(Dataset records)
* * *

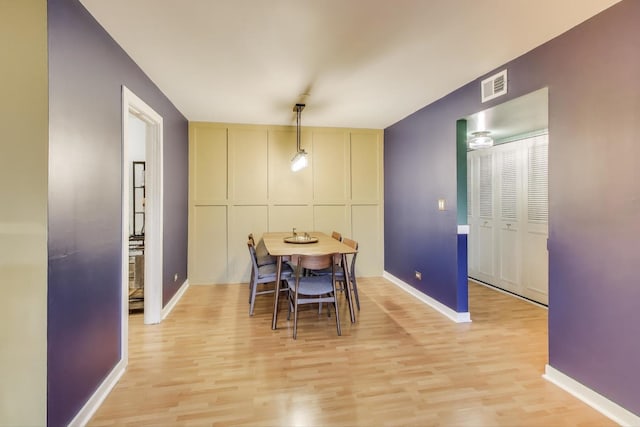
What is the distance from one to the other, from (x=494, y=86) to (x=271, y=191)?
3.14m

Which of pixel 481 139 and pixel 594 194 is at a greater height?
pixel 481 139

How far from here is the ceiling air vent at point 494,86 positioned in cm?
247

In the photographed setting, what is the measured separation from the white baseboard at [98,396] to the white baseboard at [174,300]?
102cm

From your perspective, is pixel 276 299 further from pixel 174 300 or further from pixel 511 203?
pixel 511 203

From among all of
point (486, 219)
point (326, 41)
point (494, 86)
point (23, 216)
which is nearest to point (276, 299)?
point (23, 216)

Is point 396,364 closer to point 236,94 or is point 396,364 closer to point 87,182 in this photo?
point 87,182

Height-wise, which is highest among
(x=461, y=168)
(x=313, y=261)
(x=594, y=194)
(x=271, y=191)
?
(x=461, y=168)

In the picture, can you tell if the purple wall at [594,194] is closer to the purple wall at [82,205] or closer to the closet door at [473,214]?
the closet door at [473,214]

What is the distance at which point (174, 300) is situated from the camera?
362 cm

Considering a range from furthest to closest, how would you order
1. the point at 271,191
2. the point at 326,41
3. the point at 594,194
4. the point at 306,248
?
the point at 271,191, the point at 306,248, the point at 326,41, the point at 594,194

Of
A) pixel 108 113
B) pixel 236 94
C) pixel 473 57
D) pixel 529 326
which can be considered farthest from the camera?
pixel 236 94

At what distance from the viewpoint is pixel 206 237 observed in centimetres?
444

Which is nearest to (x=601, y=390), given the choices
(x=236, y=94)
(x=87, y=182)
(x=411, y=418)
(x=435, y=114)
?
(x=411, y=418)

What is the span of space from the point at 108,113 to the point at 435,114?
10.4 feet
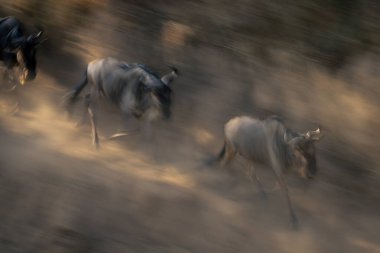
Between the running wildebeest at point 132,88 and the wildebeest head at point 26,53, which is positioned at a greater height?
the running wildebeest at point 132,88

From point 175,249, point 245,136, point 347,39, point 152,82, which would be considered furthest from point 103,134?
point 347,39

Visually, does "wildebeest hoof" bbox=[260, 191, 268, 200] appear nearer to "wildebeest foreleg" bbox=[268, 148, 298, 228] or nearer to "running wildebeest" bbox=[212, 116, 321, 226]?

* * *

**Exercise requirements**
Reproduce the entire listing above line for line, omitting the pictures.

**Written solution**
What is the distance from one to the other, from (x=494, y=86) to (x=271, y=191)?
3.14m

Which of pixel 481 139 and pixel 594 194 is at a greater height?
pixel 481 139

How far from here is the ceiling air vent at point 494,86 positioned in cm?
247

In the photographed setting, what is the measured separation from the white baseboard at [98,396] to the white baseboard at [174,300]?
102cm

From your perspective, is pixel 276 299 further from pixel 174 300 or further from pixel 511 203?
pixel 511 203

From among all of
point (486, 219)
point (326, 41)
point (494, 86)
point (23, 216)
which is nearest to point (276, 299)?
point (23, 216)

Is point 396,364 closer to point 236,94 or is point 396,364 closer to point 87,182 in this photo?
point 87,182

Height-wise, which is highest among
(x=461, y=168)
(x=313, y=261)
(x=594, y=194)
(x=271, y=191)
?
(x=461, y=168)

In the picture, can you tell if the purple wall at [594,194] is closer to the purple wall at [82,205] or closer to the closet door at [473,214]?
the closet door at [473,214]

What is the distance at which point (174, 300) is situated from the camera?
362 cm

Considering a range from furthest to closest, how would you order
1. the point at 271,191
2. the point at 326,41
3. the point at 594,194
4. the point at 306,248
?
the point at 271,191, the point at 306,248, the point at 326,41, the point at 594,194

Of
A) pixel 108 113
B) pixel 236 94
C) pixel 473 57
D) pixel 529 326
which can be considered farthest from the camera?
pixel 236 94

At what distance from the viewpoint is pixel 206 237 observed in centimetres?
444

Which is nearest to (x=601, y=390), given the choices
(x=236, y=94)
(x=87, y=182)
(x=411, y=418)
(x=435, y=114)
?
(x=411, y=418)

What is the span of space from the point at 108,113 to the point at 435,114?
10.4 feet
Between the running wildebeest at point 132,88 and the wildebeest head at point 26,53, which is positioned at a greater height?
the running wildebeest at point 132,88

From point 175,249, point 245,136, point 347,39, point 152,82, which would be considered furthest from point 103,134?
point 347,39

Visually, does "wildebeest hoof" bbox=[260, 191, 268, 200] appear nearer to "wildebeest foreleg" bbox=[268, 148, 298, 228] or nearer to "running wildebeest" bbox=[212, 116, 321, 226]?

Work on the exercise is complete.